As always, the supporting roles are always so important to a film. Look for a small (uncredited) part played by Ellen Corby, better known as Grandma Walton in the long-running TV series, The Waltons. The household servants, Mr. and Mrs. Oakes, were played by Rhys Williams (is he the killer? I dunno…) and Elsa Lanchester respectively. Originally from Wales, Rhys Williams had a thirty year career on stage, screen (78 films!) and television, mainly as a character actor. His very first film role was in How Green was My Valley, a film that won the Oscar for Best Picture that year. You can’t help but recognize Elsa Lanchester; her impressive career spanned almost six decades, starting in silent films in 1925. Could anyone forget her as the hissing bride in Bride of Frankenstein (1935)? Or her roles in Lassie Come Home, The Bishop’s Wife, or The Razor’s Edge? Lanchester was married to Charles Laughton from 1929 until his death in 1962.
The opening of The Spiral Staircase sets the scene of a lovely small-town location, with its businesses, residents, quirky old doctor, and the new ‘Doc’ in town, Dr. Parry (did he do it?) played by Kent Smith. But the real focus is on the residents of this fine home, headed by the bedridden matriarch Mrs. Warren, played by the formidable Ethel Barrymore. The Barrymores are decidedly part of Hollywood’s royalty. Both of Ethel Barrymore’s parents were actors, as well as her grandmother (nee Drew) and her two uncles from the Drew side of the family. It seemed inevitable that Ethel and her two brothers, John and Lionel, would find themselves on stage, especially after the early death of their mother (at the age of 37 of tuberculosis) which forced the teenaged Lionel and Ethel to leave school and work in order to support themselves; young John was able to stay with his grandparents. Although the three siblings each had impressive careers, Ethel, John and Lionel were only together in one film: Rasputin and the Empress (1932). We’ll leave it to you to connect the ‘Who’s Who’ of Drews and Barrymores today.
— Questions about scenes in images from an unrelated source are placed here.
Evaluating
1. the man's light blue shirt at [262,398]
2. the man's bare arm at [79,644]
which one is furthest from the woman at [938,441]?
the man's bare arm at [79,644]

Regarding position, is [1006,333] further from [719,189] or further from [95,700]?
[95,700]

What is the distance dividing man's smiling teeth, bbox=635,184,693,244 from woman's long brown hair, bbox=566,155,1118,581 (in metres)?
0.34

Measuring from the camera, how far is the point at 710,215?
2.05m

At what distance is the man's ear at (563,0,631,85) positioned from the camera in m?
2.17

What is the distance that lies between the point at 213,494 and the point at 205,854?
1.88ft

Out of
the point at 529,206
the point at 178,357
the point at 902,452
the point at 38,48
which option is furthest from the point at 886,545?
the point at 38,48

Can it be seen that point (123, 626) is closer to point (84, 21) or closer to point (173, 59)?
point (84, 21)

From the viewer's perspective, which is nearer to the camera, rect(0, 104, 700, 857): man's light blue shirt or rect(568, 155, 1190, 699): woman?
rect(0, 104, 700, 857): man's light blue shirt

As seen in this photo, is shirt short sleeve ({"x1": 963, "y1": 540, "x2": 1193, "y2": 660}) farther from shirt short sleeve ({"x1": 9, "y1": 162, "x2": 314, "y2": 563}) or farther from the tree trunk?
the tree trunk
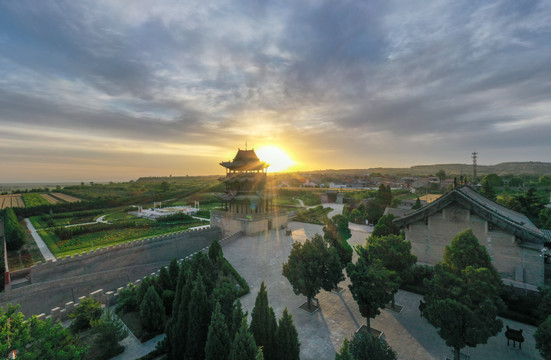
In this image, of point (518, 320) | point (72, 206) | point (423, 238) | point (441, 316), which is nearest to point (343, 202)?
point (423, 238)

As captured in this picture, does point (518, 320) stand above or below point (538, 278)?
below

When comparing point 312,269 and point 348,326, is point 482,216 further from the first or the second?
point 312,269

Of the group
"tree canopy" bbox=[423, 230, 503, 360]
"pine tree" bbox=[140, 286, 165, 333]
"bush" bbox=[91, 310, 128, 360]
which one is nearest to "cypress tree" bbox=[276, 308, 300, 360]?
"tree canopy" bbox=[423, 230, 503, 360]

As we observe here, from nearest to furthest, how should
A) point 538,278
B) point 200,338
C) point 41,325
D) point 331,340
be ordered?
point 41,325
point 200,338
point 331,340
point 538,278

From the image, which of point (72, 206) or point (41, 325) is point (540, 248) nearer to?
point (41, 325)

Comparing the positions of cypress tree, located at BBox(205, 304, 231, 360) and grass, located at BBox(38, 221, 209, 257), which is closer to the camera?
cypress tree, located at BBox(205, 304, 231, 360)

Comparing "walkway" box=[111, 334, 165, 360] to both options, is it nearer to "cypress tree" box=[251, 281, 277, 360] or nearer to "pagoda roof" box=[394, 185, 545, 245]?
"cypress tree" box=[251, 281, 277, 360]

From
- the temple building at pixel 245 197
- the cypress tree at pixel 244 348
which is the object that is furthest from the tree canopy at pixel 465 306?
the temple building at pixel 245 197
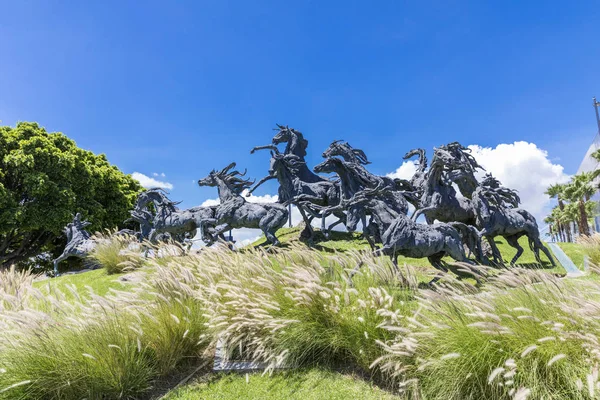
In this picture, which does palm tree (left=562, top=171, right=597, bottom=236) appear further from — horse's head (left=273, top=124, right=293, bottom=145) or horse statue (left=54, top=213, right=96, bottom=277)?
horse statue (left=54, top=213, right=96, bottom=277)

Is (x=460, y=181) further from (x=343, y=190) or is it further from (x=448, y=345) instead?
(x=448, y=345)

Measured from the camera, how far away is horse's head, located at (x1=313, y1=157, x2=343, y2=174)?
11.5 m

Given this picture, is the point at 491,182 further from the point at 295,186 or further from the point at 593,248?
the point at 295,186

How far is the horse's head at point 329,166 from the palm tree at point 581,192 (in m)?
21.5

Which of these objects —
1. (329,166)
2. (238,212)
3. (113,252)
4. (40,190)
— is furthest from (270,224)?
(40,190)

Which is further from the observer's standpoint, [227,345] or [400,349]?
[227,345]

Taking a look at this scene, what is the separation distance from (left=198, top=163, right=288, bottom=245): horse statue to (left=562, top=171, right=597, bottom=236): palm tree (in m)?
22.9

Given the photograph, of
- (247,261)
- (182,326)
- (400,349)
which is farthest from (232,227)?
(400,349)

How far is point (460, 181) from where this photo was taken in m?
11.7

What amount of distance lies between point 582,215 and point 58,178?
32027 millimetres

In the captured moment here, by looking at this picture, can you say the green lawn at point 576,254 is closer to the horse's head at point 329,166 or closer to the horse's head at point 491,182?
the horse's head at point 491,182

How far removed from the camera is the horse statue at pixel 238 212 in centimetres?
1203

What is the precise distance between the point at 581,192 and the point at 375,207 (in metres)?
27.4

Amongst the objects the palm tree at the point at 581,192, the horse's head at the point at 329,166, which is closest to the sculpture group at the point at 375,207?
the horse's head at the point at 329,166
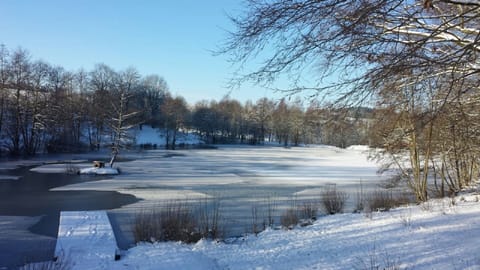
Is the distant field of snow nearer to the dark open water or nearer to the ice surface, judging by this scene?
the dark open water

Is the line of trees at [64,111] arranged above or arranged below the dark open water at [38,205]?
above

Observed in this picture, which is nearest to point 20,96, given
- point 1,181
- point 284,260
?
point 1,181

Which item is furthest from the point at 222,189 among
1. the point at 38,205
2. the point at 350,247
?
the point at 350,247

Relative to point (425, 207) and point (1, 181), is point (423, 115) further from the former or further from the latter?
point (1, 181)

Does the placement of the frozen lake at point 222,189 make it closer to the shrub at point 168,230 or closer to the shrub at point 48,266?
the shrub at point 168,230

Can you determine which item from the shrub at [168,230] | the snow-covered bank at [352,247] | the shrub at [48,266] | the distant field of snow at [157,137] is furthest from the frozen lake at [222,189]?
the distant field of snow at [157,137]

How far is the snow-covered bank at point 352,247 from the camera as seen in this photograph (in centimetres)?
522

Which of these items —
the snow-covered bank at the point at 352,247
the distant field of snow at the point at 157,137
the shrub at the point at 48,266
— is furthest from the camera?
the distant field of snow at the point at 157,137

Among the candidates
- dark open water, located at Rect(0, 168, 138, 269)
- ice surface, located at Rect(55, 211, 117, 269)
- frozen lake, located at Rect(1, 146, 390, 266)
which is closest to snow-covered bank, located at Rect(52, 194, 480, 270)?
ice surface, located at Rect(55, 211, 117, 269)

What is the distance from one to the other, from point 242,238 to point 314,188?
10935 millimetres

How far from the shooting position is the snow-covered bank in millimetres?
5223

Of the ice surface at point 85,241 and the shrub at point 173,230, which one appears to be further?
the shrub at point 173,230

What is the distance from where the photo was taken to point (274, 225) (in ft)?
32.8

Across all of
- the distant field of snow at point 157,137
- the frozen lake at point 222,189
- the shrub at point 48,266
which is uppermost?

As the title implies, the spiral staircase in the large family home features prominently. This staircase isn’t the sweeping “showpiece” of the house, but rather, the servant’s access to and from the kitchen and cellar; the working bowels of the house, so to speak, neatly hidden from view. The spiral staircase doesn’t have the pretty veneer, yet it’s known to be there; perhaps, a metaphor for all things hidden and not to be seen by all and sundry. Watch as the lovely, but mute, Helen (Dorothy MacGuire) navigates the dark, foreboding staircase – can she scream to save herself? Will fiery Blanche navigate the family-side and servant-side of this home with her pride, and her life, intact? …who is the killer? Watch and enjoy the journey!